Reloading lxd on all the containers worked. Thanks! They are all in the cluster. Just container6 doesn’t have a database. Is that correct?

stgraber · October 15, 2020, 6:49pm

That’s normal, you’ll normally only ever see 3 database servers no matter the number of servers. Which one is a database server may change over time as the role is transferred during restarts.

Pucky_wins · October 15, 2020, 7:19pm

Good to know, thanks.

Unfortunately, now I can’t do anything with that container6 node.

lxc mv cluster-new:kibana-logging cluster-new: --target=container6
Error: Migration API failure: Failed to get address of instance's node: No such object

lxc list on container6 just shows errors

lxd sql global "SELECT * FROM nodes;"
+----+---------------------------------+-------------+----------------+--------+----------------+-------------------------------------+---------+------+
| id |              name               | description |    address     | schema | api_extensions |              heartbeat              | pending | arch |
+----+---------------------------------+-------------+----------------+--------+----------------+-------------------------------------+---------+------+
| 1  | container5                      |             | 10.3.0.57:8443 | 30     | 189            | 2020-10-15T21:18:10.031843111+02:00 | 0       | 2    |
| 3  | container7.connect-mobile.co.za |             | 10.3.0.59:8443 | 30     | 189            | 2020-10-15T21:18:10.031936519+02:00 | 0       | 2    |
| 4  | container8.connect-mobile.co.za |             | 10.3.0.60:8443 | 30     | 189            | 2020-10-15T21:18:10.032024057+02:00 | 0       | 2    |
| 5  | container6                      |             | 10.3.0.58:8443 | 30     | 189            | 2020-10-15T21:18:10.031715786+02:00 | 0       | 2    |

lxc cluster list
+---------------------------------+------------------------+----------+--------+-------------------+--------------+
|              NAME               |          URL           | DATABASE | STATE  |      MESSAGE      | ARCHITECTURE |
+---------------------------------+------------------------+----------+--------+-------------------+--------------+
| container5                      | https://10.3.0.57:8443 | YES      | ONLINE | fully operational | x86_64       |
+---------------------------------+------------------------+----------+--------+-------------------+--------------+
| container6                      | https://10.3.0.58:8443 | NO       | ONLINE | fully operational | x86_64       |
+---------------------------------+------------------------+----------+--------+-------------------+--------------+
| container7.connect-mobile.co.za | https://10.3.0.59:8443 | YES      | ONLINE | fully operational | x86_64       |
+---------------------------------+------------------------+----------+--------+-------------------+--------------+
| container8.connect-mobile.co.za | https://10.3.0.60:8443 | YES      | ONLINE | fully operational | x86_64       |
+---------------------------------+------------------------+----------+--------+-------------------+--------------+

stgraber · October 15, 2020, 7:21pm

Can you try just lxc mv cluster-new:kibana-logging --target=container6 see if that does the same thing?

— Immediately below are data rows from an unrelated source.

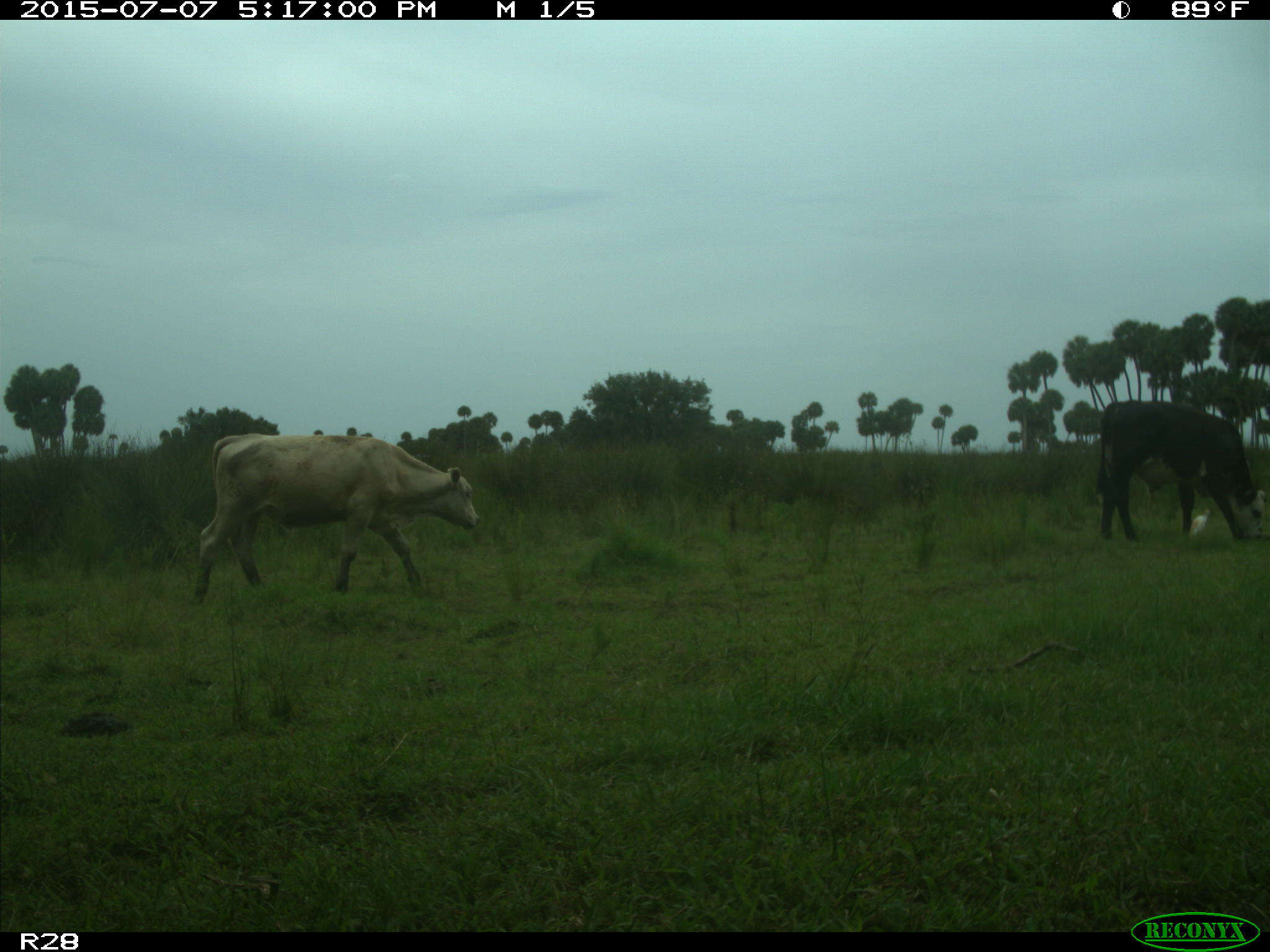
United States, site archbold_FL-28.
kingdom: Animalia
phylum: Chordata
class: Mammalia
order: Artiodactyla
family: Bovidae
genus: Bos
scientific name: Bos taurus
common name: domestic cow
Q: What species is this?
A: Bos taurus (domestic cow).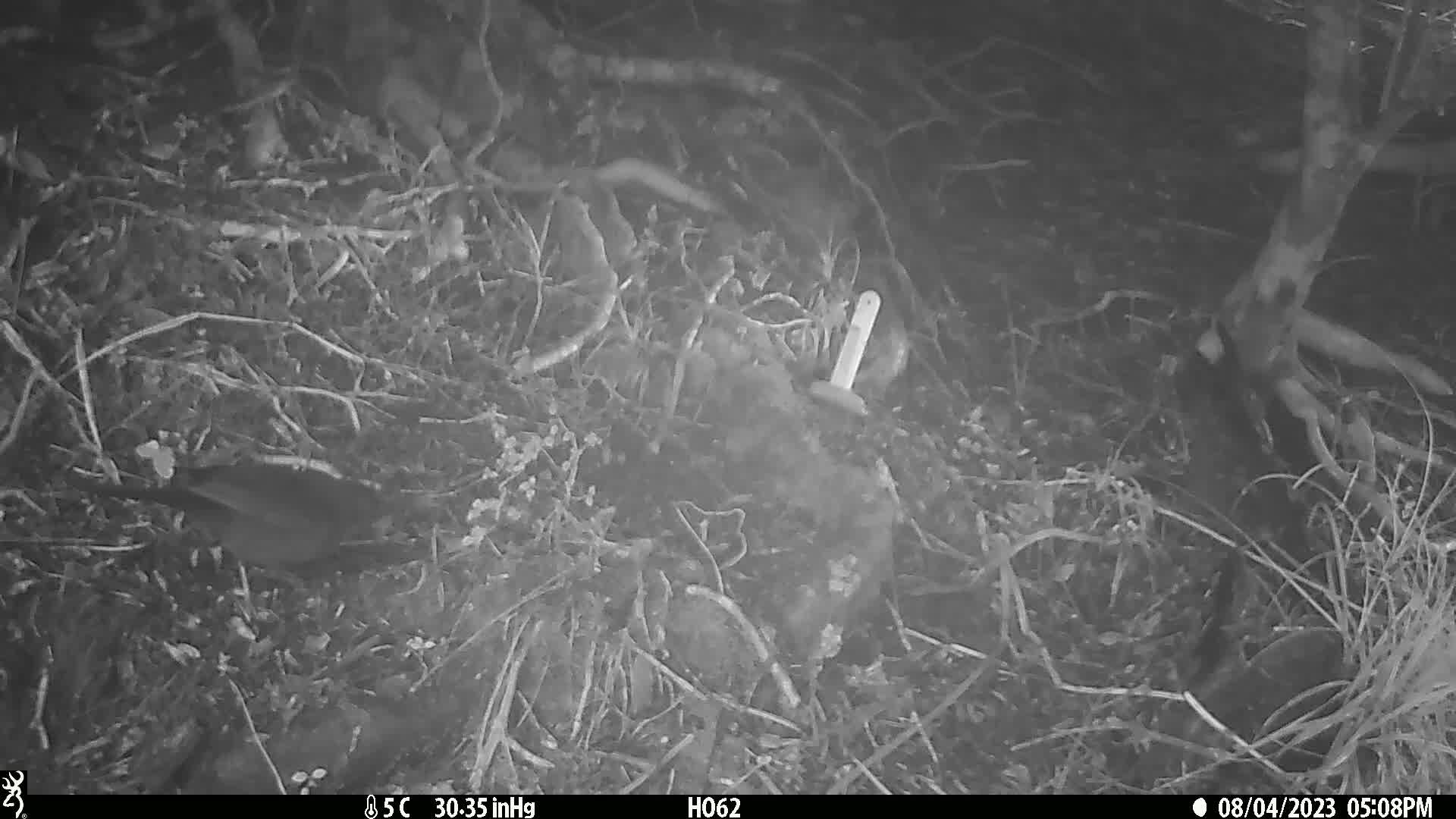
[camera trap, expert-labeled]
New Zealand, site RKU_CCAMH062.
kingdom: Animalia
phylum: Chordata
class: Aves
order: Passeriformes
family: Turdidae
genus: Turdus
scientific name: Turdus merula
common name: eurasian blackbird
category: blackbird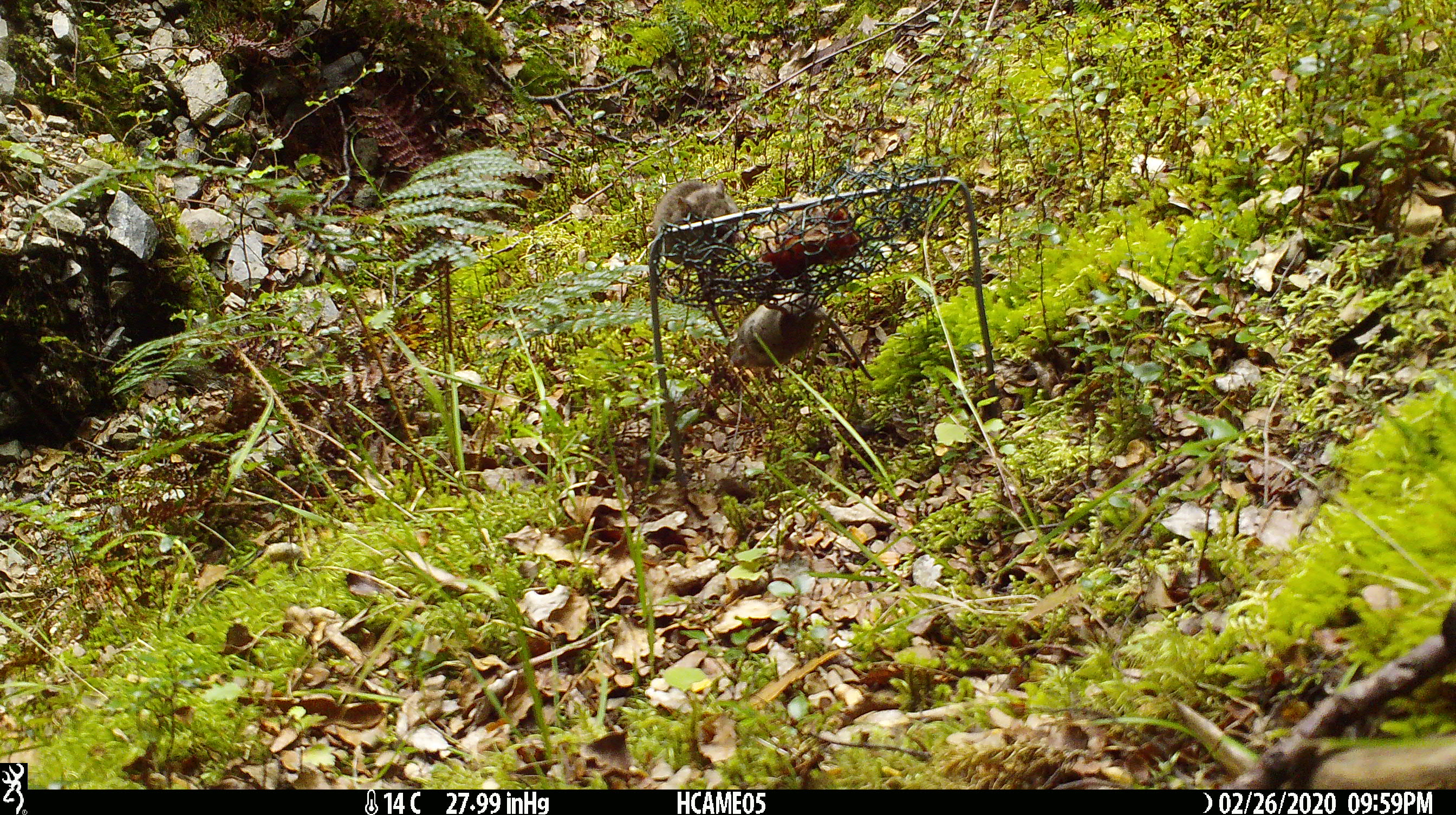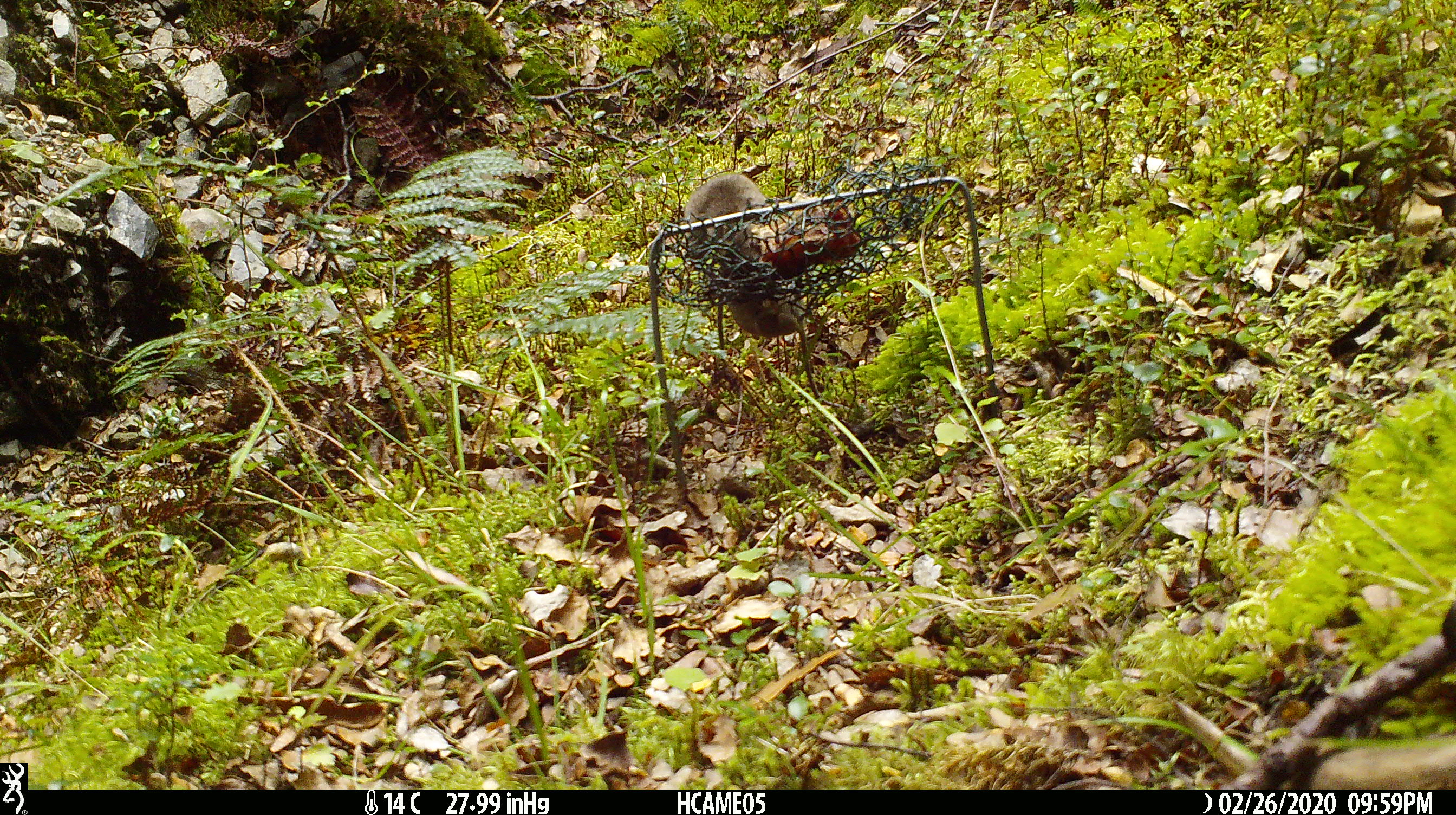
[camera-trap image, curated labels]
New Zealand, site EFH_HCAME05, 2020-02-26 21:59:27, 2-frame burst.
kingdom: Animalia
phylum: Chordata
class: Mammalia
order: Rodentia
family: Muridae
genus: Mus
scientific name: Mus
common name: mouse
Mouse (Mus).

Pucky_wins · October 15, 2020, 7:24pm

Yes, same thing. I also can’t deploy to that node. All the rest work fine. This is really bizarre

stgraber · October 15, 2020, 9:16pm

Very weird… Maybe do another round of systemctl reload snap.lxd.daemon on the various nodes? I’m not sure why that would help though, we send heartbeats every 10s or so and your output above shows that those have been sent an received properly so I’m not sure why you’d have cluster nodes that are unaware of others.

Pucky_wins · October 15, 2020, 9:39pm

I tried that, and restarted the container6 box. It can’t see anything at all, despite no naming issues. I went in and added all the hosts to each others host files just in-case. This is what lxc list looks like on container6.

Pucky_wins · October 15, 2020, 9:52pm

The time was WAAAAY off. I fixed that. I can now launch, just still can’t mv containers but that is now a general problem with the cluster, not associated with that node. #winning

Pucky_wins · October 15, 2020, 9:58pm

It looks like that container broke Thanks for all the help with this. It looks like it’s sorted.